Almost exactly four years ago, in the Sunday Night Journal of September 21, 2008, I was critical of the idea that the election of either candidate would dramatically affect the future of the nation. I was mistaken about that election, because I failed to anticipate the passage of Obamacare, aka the laughably misnamed Affordable Health Care Act. Were it not for that, I would be prepared to shrug off this election for the same reasons I gave in that column. But I didn't anticipate the will and power of a Democratic president and a Democratic congress to push through a very dodgy "reform" of the health care system. I hope I'm being overly pessimistic, but so far I have seen nothing to make me question what I wrote about Obamacare in 2009. Arguably the Act is only the latest in a long line of similar constraints, but it may represent some sort of last straw in the process described by De Tocqueville:
Thus, after having thus successively taken each member of the community in its powerful grasp and fashioned him at will, the supreme power then extends its arm over the whole community.
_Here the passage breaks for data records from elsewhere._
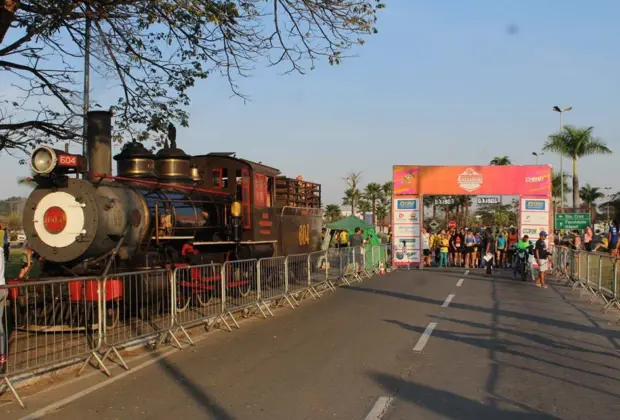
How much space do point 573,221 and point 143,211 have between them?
101 feet

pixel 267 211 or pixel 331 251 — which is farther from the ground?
pixel 267 211

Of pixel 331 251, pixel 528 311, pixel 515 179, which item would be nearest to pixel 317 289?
pixel 331 251

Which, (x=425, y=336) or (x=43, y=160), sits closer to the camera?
(x=43, y=160)

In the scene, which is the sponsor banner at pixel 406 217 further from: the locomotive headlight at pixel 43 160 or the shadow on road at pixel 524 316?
the locomotive headlight at pixel 43 160

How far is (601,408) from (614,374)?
167 centimetres

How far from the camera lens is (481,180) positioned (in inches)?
1068

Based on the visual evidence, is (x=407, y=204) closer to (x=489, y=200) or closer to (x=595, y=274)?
(x=489, y=200)

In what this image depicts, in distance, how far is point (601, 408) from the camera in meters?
5.94

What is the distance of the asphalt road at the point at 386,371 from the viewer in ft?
19.5

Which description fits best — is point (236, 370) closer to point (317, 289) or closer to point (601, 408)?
point (601, 408)

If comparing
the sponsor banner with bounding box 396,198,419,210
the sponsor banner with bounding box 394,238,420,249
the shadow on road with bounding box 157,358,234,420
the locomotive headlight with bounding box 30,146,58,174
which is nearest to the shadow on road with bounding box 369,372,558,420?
the shadow on road with bounding box 157,358,234,420

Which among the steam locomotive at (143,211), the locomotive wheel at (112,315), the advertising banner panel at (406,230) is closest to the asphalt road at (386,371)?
the locomotive wheel at (112,315)

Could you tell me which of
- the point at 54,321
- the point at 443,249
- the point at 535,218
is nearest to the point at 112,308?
the point at 54,321

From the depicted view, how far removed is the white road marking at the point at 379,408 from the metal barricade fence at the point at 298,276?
7.71 metres
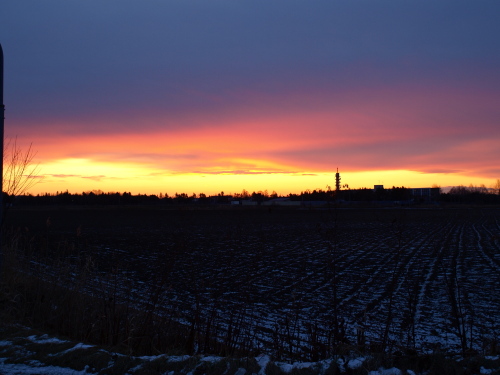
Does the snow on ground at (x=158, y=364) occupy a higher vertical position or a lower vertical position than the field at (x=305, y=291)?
higher

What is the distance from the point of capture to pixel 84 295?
8789mm

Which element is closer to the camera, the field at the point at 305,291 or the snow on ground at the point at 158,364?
the snow on ground at the point at 158,364

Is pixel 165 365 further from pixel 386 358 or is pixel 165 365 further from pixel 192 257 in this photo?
pixel 192 257

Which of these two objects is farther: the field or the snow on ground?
the field

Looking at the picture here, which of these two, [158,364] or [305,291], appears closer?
[158,364]

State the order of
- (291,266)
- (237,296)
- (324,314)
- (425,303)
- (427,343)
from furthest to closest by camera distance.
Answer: (291,266) < (237,296) < (425,303) < (324,314) < (427,343)

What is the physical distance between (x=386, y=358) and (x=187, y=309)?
241 inches

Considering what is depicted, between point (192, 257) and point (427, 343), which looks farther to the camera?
point (192, 257)

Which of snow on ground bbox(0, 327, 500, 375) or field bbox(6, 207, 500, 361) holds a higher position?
snow on ground bbox(0, 327, 500, 375)

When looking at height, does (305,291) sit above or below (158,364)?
below

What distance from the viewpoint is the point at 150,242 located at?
2694cm

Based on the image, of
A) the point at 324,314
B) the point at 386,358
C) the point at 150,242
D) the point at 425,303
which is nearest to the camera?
the point at 386,358

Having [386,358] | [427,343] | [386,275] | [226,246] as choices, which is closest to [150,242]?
[226,246]

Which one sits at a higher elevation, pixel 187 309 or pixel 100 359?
pixel 100 359
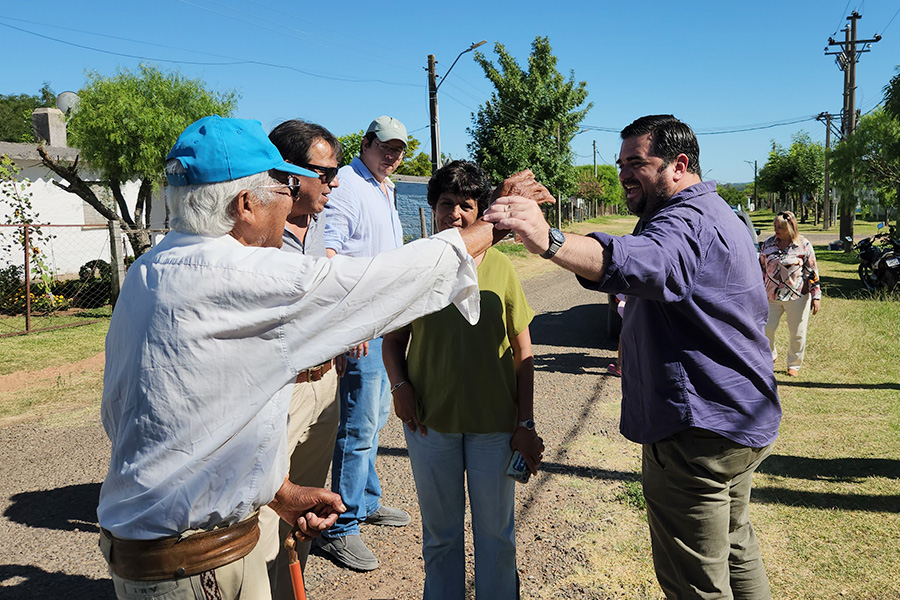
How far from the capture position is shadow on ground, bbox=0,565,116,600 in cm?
338

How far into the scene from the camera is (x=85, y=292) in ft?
47.3

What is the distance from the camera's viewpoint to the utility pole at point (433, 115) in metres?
20.4

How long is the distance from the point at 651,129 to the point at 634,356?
846 mm

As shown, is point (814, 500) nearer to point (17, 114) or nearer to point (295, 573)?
point (295, 573)

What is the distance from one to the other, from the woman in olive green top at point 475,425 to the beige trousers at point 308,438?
38 cm

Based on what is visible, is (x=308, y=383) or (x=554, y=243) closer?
(x=554, y=243)

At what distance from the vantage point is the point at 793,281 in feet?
24.9

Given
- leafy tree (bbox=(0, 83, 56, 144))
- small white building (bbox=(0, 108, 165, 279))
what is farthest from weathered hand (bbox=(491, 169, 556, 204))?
leafy tree (bbox=(0, 83, 56, 144))

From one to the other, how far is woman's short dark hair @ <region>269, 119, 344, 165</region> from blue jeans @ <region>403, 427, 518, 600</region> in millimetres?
1417

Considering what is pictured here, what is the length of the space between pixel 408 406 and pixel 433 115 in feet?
62.7

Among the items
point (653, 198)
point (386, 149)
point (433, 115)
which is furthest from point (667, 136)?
point (433, 115)

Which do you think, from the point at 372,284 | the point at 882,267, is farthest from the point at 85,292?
the point at 882,267

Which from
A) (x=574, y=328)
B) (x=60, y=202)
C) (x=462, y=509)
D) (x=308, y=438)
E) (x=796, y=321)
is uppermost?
(x=60, y=202)

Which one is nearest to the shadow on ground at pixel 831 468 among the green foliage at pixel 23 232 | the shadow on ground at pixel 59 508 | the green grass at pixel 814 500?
the green grass at pixel 814 500
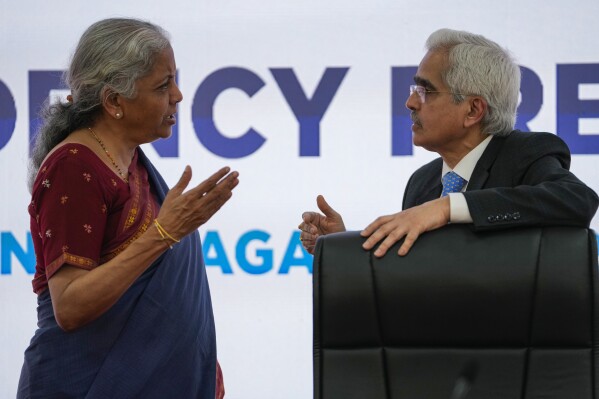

It covers the surface of society with a network of small complicated rules, minute and uniform, through which the most original minds and the most energetic characters cannot penetrate, to rise above the crowd. The will of man is not shattered, but softened, bent, and guided; men are seldom forced by it to act, but they are constantly restrained from acting. Such a power does not destroy, but it prevents existence; it does not tyrannize, but it compresses, enervates, extinguishes, and stupefies a people, till each nation is reduced to nothing better than a flock of timid and industrious animals, of which the government is the shepherd.
Th end of that last sentence seems to be a pretty fair factual description of what contemporary liberalism has in mind.
And I noted, but seem to have underestimated, this factor:
Among many other problems with the idea is that it would increase the polarization of the country by locking our disagreements about abortion, euthanasia, etc. into a health care system that no one can escape, either as a patient or as a taxpayer.
I didn't foresee that the Democrats would move so quickly to force Catholic employers to subsidize the unacceptable. Leviathan is a jealous God.